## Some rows
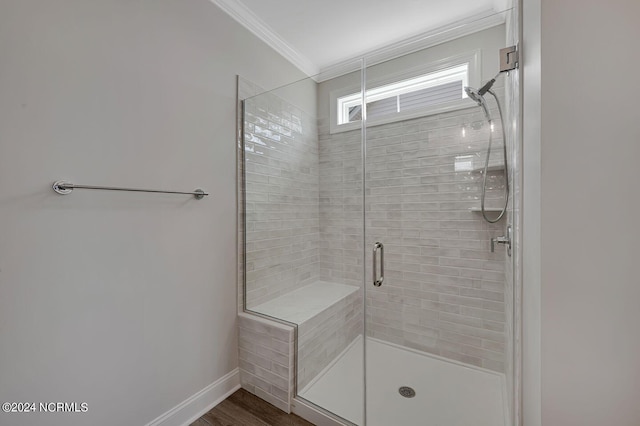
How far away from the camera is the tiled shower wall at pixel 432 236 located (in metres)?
1.84

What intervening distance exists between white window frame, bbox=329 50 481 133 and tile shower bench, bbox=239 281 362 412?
57.5 inches

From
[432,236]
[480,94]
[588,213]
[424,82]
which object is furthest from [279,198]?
[588,213]

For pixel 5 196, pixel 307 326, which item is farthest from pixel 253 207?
pixel 5 196

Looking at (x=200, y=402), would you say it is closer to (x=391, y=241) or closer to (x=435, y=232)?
(x=391, y=241)

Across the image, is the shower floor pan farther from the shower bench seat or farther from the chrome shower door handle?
the chrome shower door handle

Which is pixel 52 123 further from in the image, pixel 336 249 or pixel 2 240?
pixel 336 249

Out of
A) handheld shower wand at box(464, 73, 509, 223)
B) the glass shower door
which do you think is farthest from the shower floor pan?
handheld shower wand at box(464, 73, 509, 223)

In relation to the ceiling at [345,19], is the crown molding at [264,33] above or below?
below

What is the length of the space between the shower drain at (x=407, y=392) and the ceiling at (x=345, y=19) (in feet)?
8.73

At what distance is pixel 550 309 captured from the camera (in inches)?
25.3

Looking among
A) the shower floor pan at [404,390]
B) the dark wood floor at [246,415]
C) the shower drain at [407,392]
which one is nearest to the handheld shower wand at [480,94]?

## PROBLEM
Turn the lines of the rows above into a numbered list, skipping the blank lines. Leave the pictures out.

## TASK SOLUTION
1. How far away from the camera is the tiled shower wall at pixel 432 236 located (in metres)?
2. 1.84
3. What intervening distance exists between white window frame, bbox=329 50 481 133 and tile shower bench, bbox=239 281 362 412?
4. 57.5 inches
5. From
6. [432,236]
7. [480,94]
8. [588,213]
9. [424,82]
10. which object is furthest from [279,198]?
11. [588,213]
12. For pixel 5 196, pixel 307 326, which item is farthest from pixel 253 207?
13. pixel 5 196
14. Looking at (x=200, y=402), would you say it is closer to (x=391, y=241) or closer to (x=435, y=232)?
15. (x=391, y=241)
16. Across the image, is the shower floor pan farther from the shower bench seat or farther from the chrome shower door handle?
17. the chrome shower door handle
18. Which is pixel 52 123 further from in the image, pixel 336 249 or pixel 2 240?
19. pixel 336 249
20. Out of
21. A) handheld shower wand at box(464, 73, 509, 223)
22. B) the glass shower door
23. which do you think is farthest from the shower floor pan?
24. handheld shower wand at box(464, 73, 509, 223)
25. In relation to the ceiling at [345,19], is the crown molding at [264,33] above or below?
26. below
27. What is the length of the space between the shower drain at (x=407, y=392) and the ceiling at (x=345, y=19) (in feet)?
28. 8.73
29. At what distance is pixel 550 309 captured from the camera (in inches)?
30. 25.3
31. Looking among
32. A) the shower floor pan at [404,390]
33. B) the dark wood floor at [246,415]
34. C) the shower drain at [407,392]
35. which one is nearest to the handheld shower wand at [480,94]?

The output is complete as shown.